Views:0 Author:Site Editor Publish Time: 2019-06-17 Origin:Site
Ceramic capacitors, because the dielectric material is made of ceramics, also called ceramic capacitors, coated metallized films are fired into electrodes by high temperature, and then the bonding leads are melted on the conductive medium, and the outer shape is coated with protective enamel. It can also be encapsulated with epoxy resin. The appearance is mostly round and flat, the color is blue, a few earthy yellow, and the material specifications are different, and the voltage performance is also different.
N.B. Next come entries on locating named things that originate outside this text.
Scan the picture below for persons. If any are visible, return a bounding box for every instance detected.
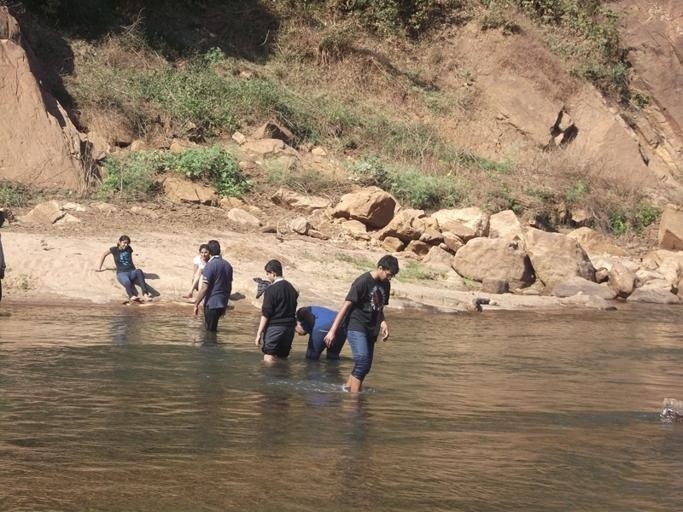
[323,255,399,392]
[0,211,12,316]
[96,235,151,302]
[294,305,347,361]
[254,259,299,365]
[182,244,210,299]
[193,240,233,332]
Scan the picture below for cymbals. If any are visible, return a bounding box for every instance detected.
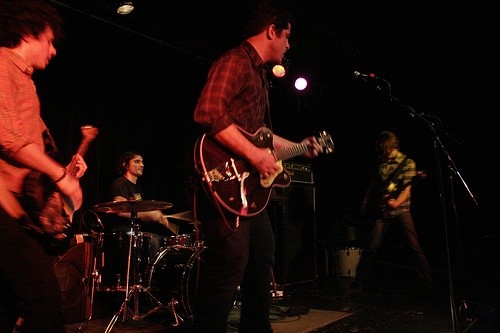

Under the action of electric field, the breakdown failure of ceramic capacitors follows the weak click-through theory, and partial discharge is the source of weak point damage. In addition to cracking due to thermal stress caused by thermal and thermal changes, for epoxy-encapsulated high-voltage ceramic capacitors, both edge-type and full-silver capacitors have electrode edge electric field concentration and ceramic-epoxy bonding interface. Weak link. The epoxy-encapsulated ceramic capacitor retains the internal stress in the form of residual stress in the encapsulation layer due to the volume shrinkage of the epoxy resin during the ice-cooling process, and acts on the ceramic-epoxy interface to deteriorate the bonding of the interface.
Under the action of an electric field, the perovskite-type barium titanate-based ceramics (SPBT) constituting the high-voltage ceramic capacitor ceramic body undergoes electro-mechanical stress and generates electrical strain. When the residual stress of the epoxy encapsulation layer is large, the combined action of the two may extremely cause shelling between the encapsulation and the ceramic body, resulting in an air gap, thereby lowering the voltage level.
The direct cause is that there is a gap at the ceramic-epoxy interface, resulting in a decrease in the withstand voltage level. Indirect causes: 1. The stress of the epoxy material is generated during the curing process of the secondary encapsulation module, which causes the ceramic-epoxy interface to deteriorate and form a path of weak point discharge. 2. After the secondary encapsulation module is cured, the sample placement time is too short, the internal interface stress is not completely released, and micro-cracks exist at the ceramic-epoxy interface, resulting in a decrease in the withstand voltage level.